---- TASK INPUT

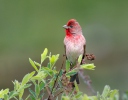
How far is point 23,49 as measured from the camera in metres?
13.9

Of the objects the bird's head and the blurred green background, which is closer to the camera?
the bird's head

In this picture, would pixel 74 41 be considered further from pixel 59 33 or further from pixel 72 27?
pixel 59 33

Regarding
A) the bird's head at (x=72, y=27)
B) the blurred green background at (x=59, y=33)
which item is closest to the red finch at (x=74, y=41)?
the bird's head at (x=72, y=27)

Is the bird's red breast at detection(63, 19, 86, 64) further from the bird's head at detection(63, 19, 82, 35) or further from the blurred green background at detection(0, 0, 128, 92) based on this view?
the blurred green background at detection(0, 0, 128, 92)

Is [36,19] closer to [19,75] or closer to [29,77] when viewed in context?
[19,75]

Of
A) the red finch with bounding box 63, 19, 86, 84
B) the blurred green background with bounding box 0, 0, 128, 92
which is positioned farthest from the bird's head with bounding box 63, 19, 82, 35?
the blurred green background with bounding box 0, 0, 128, 92

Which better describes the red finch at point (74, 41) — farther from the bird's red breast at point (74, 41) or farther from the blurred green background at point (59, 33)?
the blurred green background at point (59, 33)

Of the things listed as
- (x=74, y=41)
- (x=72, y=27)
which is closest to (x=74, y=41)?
(x=74, y=41)

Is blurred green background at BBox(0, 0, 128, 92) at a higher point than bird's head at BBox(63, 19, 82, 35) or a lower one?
lower

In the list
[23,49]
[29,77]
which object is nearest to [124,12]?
[23,49]

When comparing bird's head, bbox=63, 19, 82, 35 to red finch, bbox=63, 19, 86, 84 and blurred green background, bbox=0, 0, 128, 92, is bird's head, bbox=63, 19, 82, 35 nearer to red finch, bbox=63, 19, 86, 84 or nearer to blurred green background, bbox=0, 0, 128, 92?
red finch, bbox=63, 19, 86, 84

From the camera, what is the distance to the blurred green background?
40.5 feet

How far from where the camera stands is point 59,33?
48.3 feet

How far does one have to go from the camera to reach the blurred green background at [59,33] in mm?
12344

--------

TASK DETAILS: Copy out every one of the lines above word for word, leaving out the pictures.

SOLUTION:
How far is point 23,49 as measured from the camera in metres?
13.9

Of the objects the bird's head and the blurred green background, which is closer to the camera?
the bird's head

In this picture, would pixel 74 41 be considered further from pixel 59 33 or further from pixel 72 27?
pixel 59 33

Regarding
A) the bird's head at (x=72, y=27)
B) the blurred green background at (x=59, y=33)
which item is closest to the red finch at (x=74, y=41)?
the bird's head at (x=72, y=27)

Is the bird's red breast at detection(63, 19, 86, 64) further from the bird's head at detection(63, 19, 82, 35) or further from the blurred green background at detection(0, 0, 128, 92) based on this view?
the blurred green background at detection(0, 0, 128, 92)

Is [36,19] closer to [19,75] or closer to [29,77] when viewed in context?
[19,75]

Of
A) the red finch with bounding box 63, 19, 86, 84
B) the blurred green background with bounding box 0, 0, 128, 92
which is positioned farthest from the bird's head with bounding box 63, 19, 82, 35?
the blurred green background with bounding box 0, 0, 128, 92

Which better describes the red finch at point (74, 41) — farther from the bird's red breast at point (74, 41) or farther from the blurred green background at point (59, 33)?
the blurred green background at point (59, 33)

Of the things listed as
- (x=74, y=41)
- (x=72, y=27)
which is closest to (x=74, y=41)?
(x=74, y=41)

Is blurred green background at BBox(0, 0, 128, 92) at a higher point than bird's head at BBox(63, 19, 82, 35) or a lower one?
lower

In the list
[23,49]
[29,77]
which object is nearest to [124,12]?
[23,49]

When comparing bird's head, bbox=63, 19, 82, 35 to red finch, bbox=63, 19, 86, 84 and blurred green background, bbox=0, 0, 128, 92, is bird's head, bbox=63, 19, 82, 35 nearer to red finch, bbox=63, 19, 86, 84 or nearer to blurred green background, bbox=0, 0, 128, 92?
red finch, bbox=63, 19, 86, 84

From the camera, what is the distance to the blurred green background?
40.5 feet

How far from where the camera stands is point 59,33?
48.3 feet

How far does one have to go from the camera to reach the blurred green background at [59,33] in mm?
12344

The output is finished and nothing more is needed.